Доброго времени суток вам. Ситуация следующая - есть комп с сетевой картой и WiFi карточкой. LAN смотрит в инет. как можно раздавать этот инет на ноут через WIFI чтобы не городить вторую сетевуху в комп? для Win7 нашел решение а на ХР не могу(

----------


## Vickhan

Можно воспользоваться этими статьями: http://wisedec.ru/2009/01/24/wifi-dvux-kompyuterov.html и http://www.microdom.by/olddata/artic.../wifiadhoc.htm Или погуглить на тему "Соединение двух компьютеров по Wi-Fi напрямую"

----------


## tom0rrow

Честно говоря, сам хотел бы ответь получить!
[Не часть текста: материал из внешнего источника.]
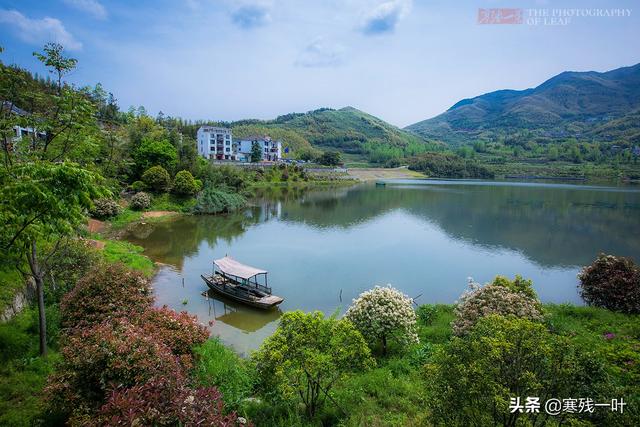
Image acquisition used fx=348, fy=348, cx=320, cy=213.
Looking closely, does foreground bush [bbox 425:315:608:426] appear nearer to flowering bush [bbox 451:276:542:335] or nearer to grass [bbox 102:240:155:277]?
flowering bush [bbox 451:276:542:335]

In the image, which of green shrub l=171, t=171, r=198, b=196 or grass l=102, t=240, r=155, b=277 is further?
green shrub l=171, t=171, r=198, b=196

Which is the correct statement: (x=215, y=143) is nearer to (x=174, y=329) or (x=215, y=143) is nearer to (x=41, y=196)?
(x=174, y=329)

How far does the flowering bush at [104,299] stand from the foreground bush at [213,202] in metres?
34.0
Данная ситуация тоже интересует!

----------


## sheeva

Добрый день.
Пошел по линкам - страницы не отображаются.
Можно попросить какую-нибудь информацию по подключению TP-LINK TL-WN851N (http://market.yandex.ua/model-spec.x...608&hid=723087) в качестве маршрутизатора или ретранслятора из LAN в Wifi?
Спасибо.
Пардон, если некорректно.[COLOR="Silver"]

Забыл добавить - на машие WinXP

----------


## portableman

Есть прога Connectify (если правильно написал) - для этих целей.

----------